18 fucking months. I put everything and anything into that relationship. We both knew it was falling apart towards the end. 18 fucking months and he didnt even try. I had lost so many people because i put everything into that relationship, i let him have all of me. He isn’t mature enough to be in a committed relationship, he could’ve informed me of this at the start of the relationship. This isn’t a “i want him back” vent, this is a “why do i give so much of myself to people?” vent. Can’t even fucking hang with a guy still. fuck.
Wow. Found this in my drafts from months ago. Cannot believe that i still give people so much. Its impossible to feel happy when people just walk all over you simply because your nice to them. Society is honestly fucked the maturity levels of some people is unbelieveable.
I just want Lannan to come over, watch movies with me and give me cuddles. If that were to happen, people would find out, somehow. They would then talk shit and make shit up about us cause they are all shit cunts. I’d be okay with that though, cause he sexy. I just want cuddles, movies and Lanny right now. Fuck everything.
When you feel like nothing, like your completey useless and your existence is just pointless, people often tell you about all the people around you and how many people care about you, and often you realise i guess some people care. Now, i’m at the point where i think of that and i see nothing, i feel like people only sit through listening to my problems, simply just so i can sort out their problems, once that is done, so are they. I just feel so used and so replaced. I sometimes wish i had someone there for me that would do what i do for other people, why do i put so much into something and people just don’t give a shit, i’m nothing to them. Sometimes i wonder, why do i even bother? nobody fucking cares, simple. Everything i say is pointless unless its going to benefit them. A big FUCK YOU to all the people who keep bringing me down. I’m so over being told im strong, i feel like i have to be strong then. I put up a front, like i’m okay, everything is fine. Reality of it is, i’m not fine, i’m a mess its just too fucking sad that no one cares. I feel like my life is pointless, everything and anyone i believe in is all fucked and gone. I’m so fucking done, i’m so fucking broken and messed up. Too many people have fucked with my life lately, its my life who the fuck gave them the right to fuck with it, thats right i did! So at the end of the day, its all on me. I’ve fucked my own life up.
iamtenyen asked: You're a hoe. Let's fuck.
Okay, sounds like a brilliant plan. ;)
There will always be those people that will walk into your life and you wonder where they have been hiding away. The people that are always by your side, always have your back, they are the people you want to keep in your life. My amazing friend, Lannan, all my other friends know about him because i cannot shutup about how amazing he is. I think even if he tried he could not possibly ever let me down. For the last three years he has been such a big part of my life. I make mistakes and no matter what, he stands by me. So many boys have come into my life and hurt me and let me down and no matter what he helps me through it all.
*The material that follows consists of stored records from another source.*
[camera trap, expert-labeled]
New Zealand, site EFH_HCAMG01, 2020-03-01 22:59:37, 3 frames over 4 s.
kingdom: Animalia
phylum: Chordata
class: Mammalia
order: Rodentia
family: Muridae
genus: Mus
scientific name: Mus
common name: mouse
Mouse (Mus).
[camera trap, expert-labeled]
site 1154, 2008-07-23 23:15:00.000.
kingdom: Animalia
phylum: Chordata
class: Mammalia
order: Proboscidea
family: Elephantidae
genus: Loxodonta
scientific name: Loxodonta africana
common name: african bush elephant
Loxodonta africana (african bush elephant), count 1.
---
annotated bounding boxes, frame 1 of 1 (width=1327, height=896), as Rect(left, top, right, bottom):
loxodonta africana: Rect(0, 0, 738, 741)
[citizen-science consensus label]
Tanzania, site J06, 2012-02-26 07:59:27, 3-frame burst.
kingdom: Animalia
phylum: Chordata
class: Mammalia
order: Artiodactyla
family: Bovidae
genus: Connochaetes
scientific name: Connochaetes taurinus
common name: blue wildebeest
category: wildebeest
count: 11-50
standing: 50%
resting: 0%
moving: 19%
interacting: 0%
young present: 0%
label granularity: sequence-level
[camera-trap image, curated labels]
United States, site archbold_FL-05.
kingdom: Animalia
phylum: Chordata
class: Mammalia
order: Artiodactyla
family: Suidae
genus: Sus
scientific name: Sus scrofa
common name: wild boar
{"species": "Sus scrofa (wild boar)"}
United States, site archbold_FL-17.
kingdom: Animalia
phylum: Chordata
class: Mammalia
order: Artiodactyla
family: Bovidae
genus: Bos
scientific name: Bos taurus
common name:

Just got out of an 18 month relationship with an amazing person, its a shame that we lost the spark, the passion and the fire that made our relationship so amazing. A friend decided that this would be the perfect time to take advantage of me and my situation. That hurt. Alot. Lannan of course has been listening to my constant complaining about everything. Never tells me to shutup, always supports me. He is the most amazing person i have ever come across. Right now, he is texting me giving me advice as usual. Without technology mine and his relationship would almost be non-existent. For probably the last 2 years he has been 8 hours away from me. I think that i have seen him about 5 or 6 times in our friendship. He makes me laugh when he knows im down. He sends me photos and videos of silly things he finds, just to light up my day. The first time he drove a bobcat, i received a video of him doing it. He inspires me to be a better person. To love more and hate less. To always help people even if sometimes you are falling apart and cannot even help yourself. I cannot wait for him to have a girlfriend, honestly she would have to be the luckiest girl in the world. He is the reason i still have faith in the human race. He is one of those amazing people that you never want to leave your life because he simply just makes your life better.